Some time in the mid-2000s, I remember going into a pub with my parents for dinner and standing at the bar goggle-eyed. There, arrayed before me on those dark-stained wood and brass pumps you get in country pubs, were a series of the most egregiously awful beer pump clips you could possibly imagine: there seemed to be a whole spectrum of moronically conceived, badly executed images, some of which had clearly been done on MS Paint – and this when we were all still in the grip of TV's Changing Rooms! But back then, booze and indeed most food was no great friend of design.

I thought of this last week when the fruits of the collaboration between Iris Van Herpen and Dom Pérignon were released. The Dutch fashion designer has taken the DP 2004 label and drawn a sprawling, crystalline graphic in green all over it, and indeed its box, so looking at it you feel like you have been drawn inside some emerald sparkling in a jeweller's window. It is bloody cool – but it is by no means the first high-art bottle on the shelves.

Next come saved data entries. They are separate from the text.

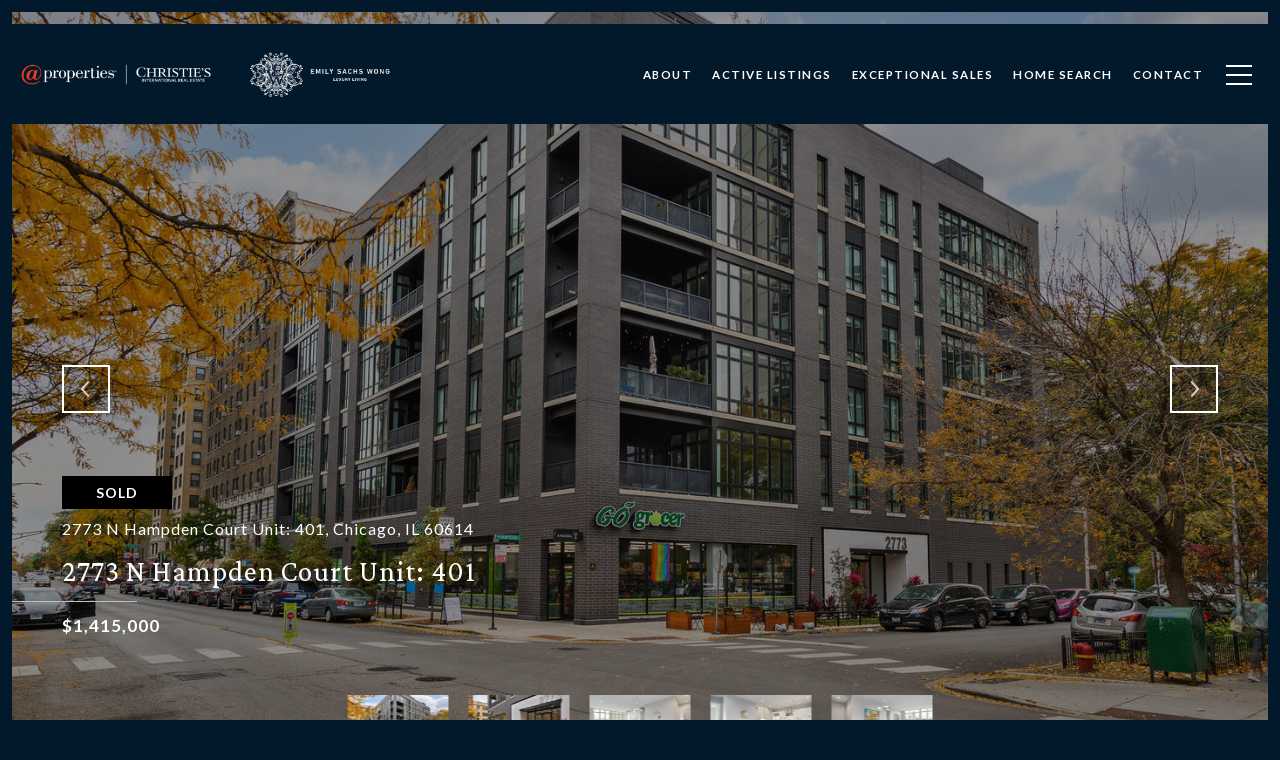

--- FILE ---
content_type: text/html; charset=utf-8
request_url: https://bss.luxurypresence.com/buttons/googleOneTap?companyId=318e448a-0fc8-44ee-984b-25a83d360ca5&websiteId=fbdc5ce0-d31b-45d6-9eda-b729d53e4a3d&pageId=e22b6d31-f800-43cf-a2dc-45642db0ce88&sourceUrl=https%3A%2F%2Feswchicago.com%2Fproperties%2F2773-n-hampden-court-unit-401-chicago-il-60614-11707969&pageMeta=%7B%22sourceResource%22%3A%22properties%22%2C%22pageElementId%22%3A%22d80740c5-9538-45b0-8715-136ada5323ec%22%2C%22pageQueryVariables%22%3A%7B%22property%22%3A%7B%22id%22%3A%22d80740c5-9538-45b0-8715-136ada5323ec%22%7D%2C%22properties%22%3A%7B%22relatedNeighborhoodPropertyId%22%3A%22d80740c5-9538-45b0-8715-136ada5323ec%22%2C%22sort%22%3A%22salesPrice%22%7D%2C%22neighborhood%22%3A%7B%22id%22%3A%221f2dc694-0847-450f-888a-41bab8cf262a%22%7D%2C%22pressReleases%22%3A%7B%22propertyId%22%3A%22d80740c5-9538-45b0-8715-136ada5323ec%22%7D%7D%7D
body_size: 2904
content:
<style>
  html, body {margin: 0; padding: 0;}
</style>
<script src="https://accounts.google.com/gsi/client" async defer></script>
<script>
const parseURL = (url) => {
    const a = document.createElement('a');
    a.href = url;
    return a.origin;
}

const login = (token, provider, source)  => {
  const origin = (window.location != window.parent.location)
    ? parseURL(document.referrer)
    : window.location.origin;  
  const xhr = new XMLHttpRequest();
  xhr.responseType = 'json';
  xhr.onreadystatechange = function() {
    if (xhr.readyState === 4) {
      const response = xhr.response;
      const msg = {
        event: response.status,
        provider: provider,
        source: source,
        token: token
      }
      window.parent.postMessage(msg, origin);
    }
  }
  xhr.withCredentials = true;
  xhr.open('POST', `${origin}/api/v1/auth/login`, true);
  xhr.setRequestHeader("Content-Type", "application/json;charset=UTF-8");
  xhr.send(JSON.stringify({
    token,
    provider,
    source,
    websiteId: 'fbdc5ce0-d31b-45d6-9eda-b729d53e4a3d',
    companyId: '318e448a-0fc8-44ee-984b-25a83d360ca5',
    pageId: 'e22b6d31-f800-43cf-a2dc-45642db0ce88',
    sourceUrl: 'https://eswchicago.com/properties/2773-n-hampden-court-unit-401-chicago-il-60614-11707969',
    pageMeta: '{"sourceResource":"properties","pageElementId":"d80740c5-9538-45b0-8715-136ada5323ec","pageQueryVariables":{"property":{"id":"d80740c5-9538-45b0-8715-136ada5323ec"},"properties":{"relatedNeighborhoodPropertyId":"d80740c5-9538-45b0-8715-136ada5323ec","sort":"salesPrice"},"neighborhood":{"id":"1f2dc694-0847-450f-888a-41bab8cf262a"},"pressReleases":{"propertyId":"d80740c5-9538-45b0-8715-136ada5323ec"}}}',
    utm: '',
    referrer: ''
  }));
}

function getExpirationCookie(expiresInMiliseconds) {
  const tomorrow  = new Date(Date.now() + expiresInMiliseconds); // The Date object returns today's timestamp
  return `eswchicago.com-SID=true; expires=${tomorrow.toUTCString()}; path=/; Secure; SameSite=None`;
}

function handleCredentialResponse(response) {
  document.cookie = getExpirationCookie(24 * 60 * 60 * 1000); // 1 day
  login(response.credential, 'GOOGLE', 'GOOGLE_SIGN_ON');
}

function handleClose() {
  const msg = {
    event: 'cancel',
    provider: 'GOOGLE',
    source: 'GOOGLE_SIGN_ON'
  }
  const origin = (window.location != window.parent.location)
    ? parseURL(document.referrer)
    : window.location.origin;
  window.parent.postMessage(msg, origin);
  document.cookie = getExpirationCookie(2 * 60 * 60 * 1000); // 2 hours
}

</script>
<div id="g_id_onload"
  data-client_id="673515100752-7s6f6j0qab4skl22cjpp7eirb2rjmfcg.apps.googleusercontent.com"
  data-callback="handleCredentialResponse"
  data-intermediate_iframe_close_callback="handleClose"
  data-state_cookie_domain = "eswchicago.com"
  data-allowed_parent_origin="https://eswchicago.com"
  data-skip_prompt_cookie="eswchicago.com-SID"
  data-cancel_on_tap_outside="false"
></div>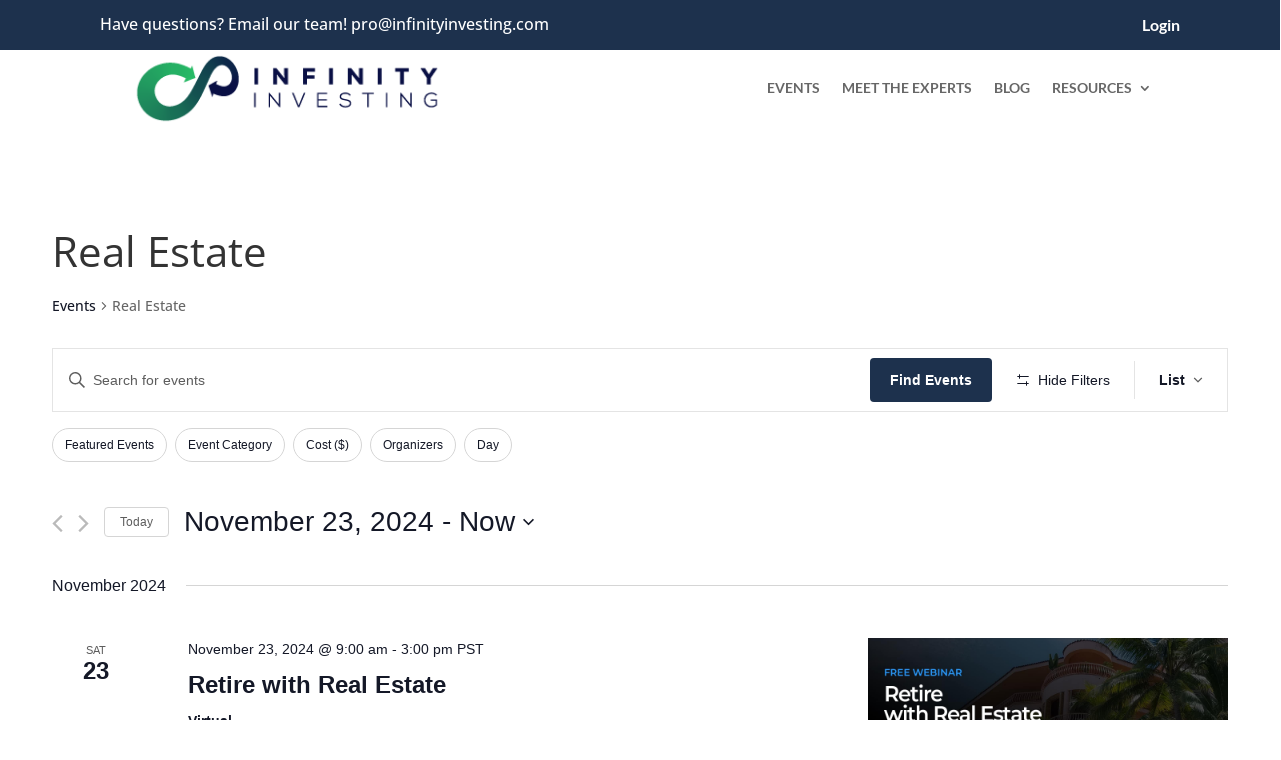

--- FILE ---
content_type: text/css
request_url: https://infinityinvesting.com/wp-content/themes/divi-child-infinity/tribe-events/tribe-events.css?ver=6.6.4.2
body_size: 19
content:
/* CALENDAR START */
.tribe-events-schedule h2 {
    color: #173556 !important;
}
.tribe-events-schedule h2 {
  font-size: 20px !important;
  font-weight: bold !important;
}
.tribe-events-schedule{
  margin: 12px !important;
}
dl {
    width: 200px;
}
dd.tribe-events-event-url {
  background: #039e9e;
  color: #fff;
  padding: 20px 18px;
  font-size: 18px;
}
dd.tribe-events-event-url a {
  color: white !important;
}
dd.tribe-events-event-url a:hover {
  color: #e6e6e6 !important;
  transition: .3s ease-in-out;
}

.tribe-events-event-url-btn {
  margin: 10px auto;
  padding-top:10px;
}
.tribe-events-event-url-btn a {
  font-size: 16px;
  font-weight: bold;
  background: #039e9e;
  padding: 15px;
  color: #FFF !important;
}
.tribe-events-event-url-btn a:hover {
  color: #e6e6e6 !important;
  opacity: .75;
  transition: .3s ease-in-out;
}
.tribe-events-event-image {
    margin: 20px auto;
}

.tribe-events-single ul.tribe-related-events li .tribe-related-events-thumbnail a {
  display: block;
  overflow: hidden;
  padding-top: 0px !important;
  position: relative;
}

.tribe-events-single ul.tribe-related-events li .tribe-related-events-thumbnail img {
  bottom: 0;
  left: 50%;
  position: unset !important;
  right: 0;
  top: 50%;
  transform: none !important;
}
/* CALENDAR END */

--- FILE ---
content_type: text/css
request_url: https://infinityinvesting.com/wp-content/et-cache/global/et-divi-customizer-global.min.css?ver=1759268480
body_size: 764
content:
body{margin:0px}.et_pb_menu_1_tb_header.et_pb_menu ul li.current-menu-item a{color:#06BFBF!important}.et-db #et-boc .et-l .et_pb_menu_1_tb_header.et_pb_menu ul li.current-menu-item a{color:#06BFBF!important}.et-db #et-boc .et-l .et_pb_menu_1_tb_header.et_pb_menu ul li.current-menu-item a{color:#06BFBF!important}.et_pb_section_0_tb_header{display:block!important}.price-box .et_pb_pricing_heading{background:#1d314d!important;color:#ffffff;padding:40px 0}.back_body{padding-left:15px;padding-right:15px;padding-bottom:15px}#flip-box .flip_card{padding:0px;border-radius:8px}#flip-box .image_wrap{border-radius:8px}#flip-box img{border-radius:8px}#flip-box .front_title{margin-top:-105px;margin-right:30px;margin-left:30px;padding:30px 0;box-shadow:3px 0px 14px #7c7676;background:#ffffff;position:relative;border-radius:6px}.flip-card{background-color:transparent;width:300px;height:300px;border:1px solid #f1f1f1;perspective:1000px}.et_contact_bottom_container{float:none;text-align:center;margin-top:0}.flip-card:hover .et_pb_blurb_content{transform:rotateY(180deg)}.flip-card .et_pb_main_blurb_image,.flip-card .et_pb_blurb_container{position:absolute;width:100%;height:100%;-webkit-backface-visibility:hidden;backface-visibility:hidden;left:0}.flip-card .et_pb_blurb_container{background-color:#294A80;color:white;transform:rotateY(180deg);padding:50px 20px 20px 20px}.flip-card .et_pb_main_blurb_image{background-color:#bbb;color:black}#Experts .et_pb_blurb_position_left .et_pb_main_blurb_image{width:110px}#testi_box a{border:1px solid #1D314C;padding:5px 18px;border-radius:5px;margin-top:5px;display:inline-block;color:#1D314C!important;text-transform:uppercase;font-size:14px;font-weight:700}#testi_box a:hover{color:#333!important;border-color:#333}.et_pb_row.et_pb_row_m0{margin:0!important}#monthlyincome h4{margin-bottom:50px}#monthlyincome p{margin-bottom:16px;padding-bottom:0}.wpcf7-form-control-wrap{display:block}.wpcf7-form-control{width:100%;color:#333!important;font-size:15px;padding:12px 10px!important;margin:8px 0 0!important}.cf7mls_next.cf7mls_btn.action-button,.cf7mls_back.action-button{margin:0 10px 0 0!important;background-color:#294A80}#page-container{padding-top:0!important}.et_fixed_nav #main-header,.et_fixed_nav #top-header{position:relative!important;top:0!important}#count_title{display:inline-block;float:left}.et_pb_countdown_timer .section.values{width:70px;max-width:160px;vertical-align:top}.flip_box_back.flip_card .image_wrap{margin-bottom:5px}#et_pb_contact_form_0 .et_pb_contact_right{display:none}.et_pb_css_mix_blend_mode_passthrough .et_pb_text_8 h3{color:#fff!important}#flip-box .front_title{opacity:1;transition:opacity .7s}.flip_box:hover .front_title{opacity:0!important}.flip-img .image_wrap img{border-radius:8px}.seconds.section.values{display:none}.sep.section:nth-child(6){display:none}.et_pb_pricing_tables_2 .et_pb_pricing_content_top{display:block!important}.et_pb_frequency_slash{display:none}.et_pb_frequency{display:block}.et_pb_css_mix_blend_mode_passthrough .et_pb_text_8 h3{color:#333!important}#left-area ul,.comment-content ul,.entry-content ul,.et-l--body ul,.et-l--footer ul,.et-l--header ul,body.et-pb-preview #main-content .container ul{padding:0 0 23px 2em}.et_pb_countdown_timer .sep:nth-child(7){position:relative;display:none}ul#menu-main-menu li a:hover{color:#06BFBF!important}.et_pb_menu_0_tb_header.et_pb_menu ul li a:hover{color:#06BFBF!important;opacity:1}.header-top .et_mobile_nav_menu{display:none!important}.header-top .et_pb_menu__menu{display:block!important}.header-top .et_pb_menu_0_tb_header.et_pb_menu ul li a{color:#fff!important}.et_pb_module.et_pb_blurb.et_pb_blurb_0.stockbox.et_pb_text_align_left.et_pb_blurb_position_top.et_pb_bg_layout_light{margin-right:15px!important}#yellowbar .section.values .label{display:none!important}#yellowbar.et_pb_countdown_timer .section.values{width:50px}#yellowbar .sep.section:nth-child(6){display:inline-block}#yellowbar .seconds.section.values{display:inline-block}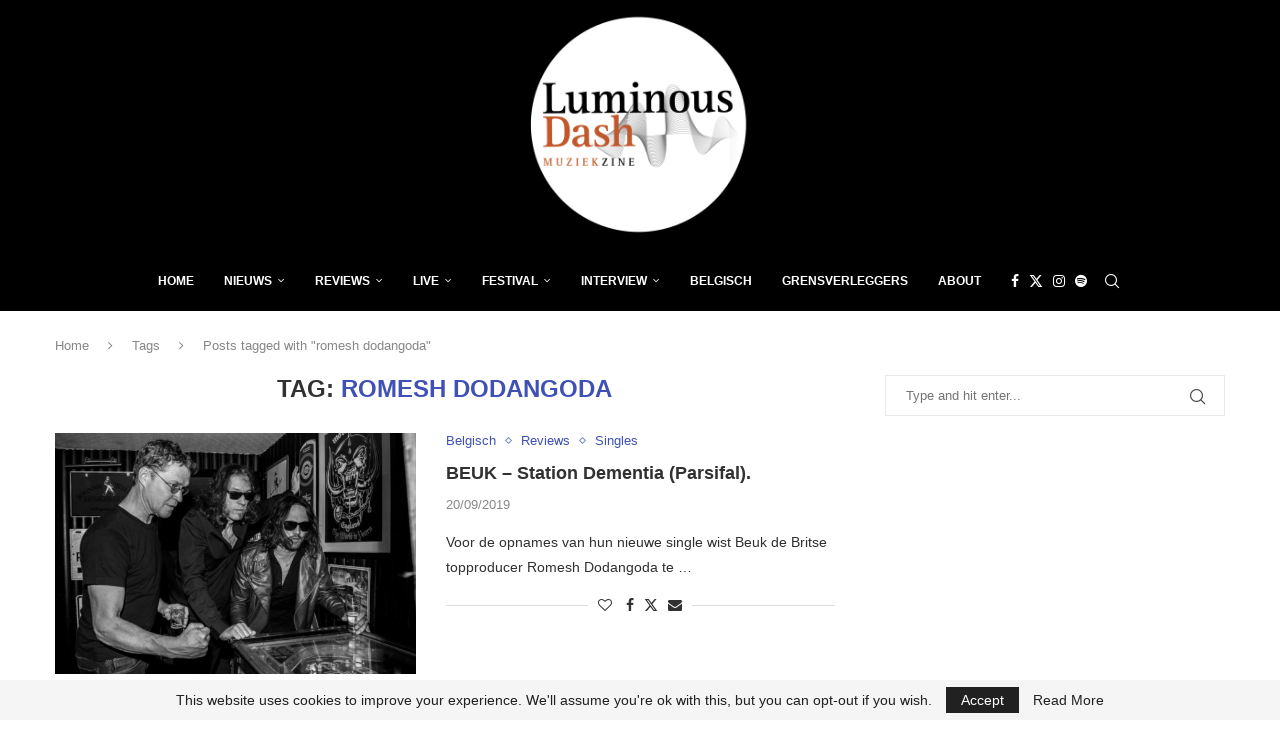

--- FILE ---
content_type: text/html; charset=utf-8
request_url: https://www.google.com/recaptcha/api2/aframe
body_size: 269
content:
<!DOCTYPE HTML><html><head><meta http-equiv="content-type" content="text/html; charset=UTF-8"></head><body><script nonce="DFoHziN8PpHZfGkjktGH5Q">/** Anti-fraud and anti-abuse applications only. See google.com/recaptcha */ try{var clients={'sodar':'https://pagead2.googlesyndication.com/pagead/sodar?'};window.addEventListener("message",function(a){try{if(a.source===window.parent){var b=JSON.parse(a.data);var c=clients[b['id']];if(c){var d=document.createElement('img');d.src=c+b['params']+'&rc='+(localStorage.getItem("rc::a")?sessionStorage.getItem("rc::b"):"");window.document.body.appendChild(d);sessionStorage.setItem("rc::e",parseInt(sessionStorage.getItem("rc::e")||0)+1);localStorage.setItem("rc::h",'1768962163035');}}}catch(b){}});window.parent.postMessage("_grecaptcha_ready", "*");}catch(b){}</script></body></html>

The vogue for making use of that bit of papery real estate on a bottle began in 1945 at what was, up until then, seen as an unimpeachable bastion of starchiness: the winery at Château Mouton Rothschild. Baron Philippe began the tradition, which predictably annoyed purists – but it came into its own under his daughter Phillipine who, for the price of 10 cases of Mouton, commissioned artists including Miró, Chagall, Picasso, Braque, Francis Bacon, Dalí, Jeff Koons, and the Prince of Wales. Only once did she have to change a label, when Balthus created an image of a nude young woman, which outraged strait-laced Americans. That particular image was pulled. Still though, those labels became the great calling card of a great winemaker.

The heirs to this gluggable artistic patrimony have been many and various. Dom Pérignon has been running its "Power of Creation" artist-winemaker mash-up for four years, having previously worked with Marc Newson, David Lynch and Jeff Koons.

But at the more accessible end of the spectrum, craft-beer makers have really made label design their own – though Beck's also deserves props for its art label – often using local graphic designers to create bottles of arresting beauty: Broken Dream Breakfast Stout with its almost hallucinogenic visuals and the Wild Beer Company's Ninkasi, which features a high-design stag's head, are as pleasant on the eyes as they are on the tongue.

You might say, "What affectation! What difference does it make to the taste?" And to you I say, go eat your steak tartar in McDonald's and then come and talk to me. Today, as never before, the label on your booze and food has become a canvas, a way to draw you to the product, and if along the way we get a little edification or just a little amusement, then who can complain about that?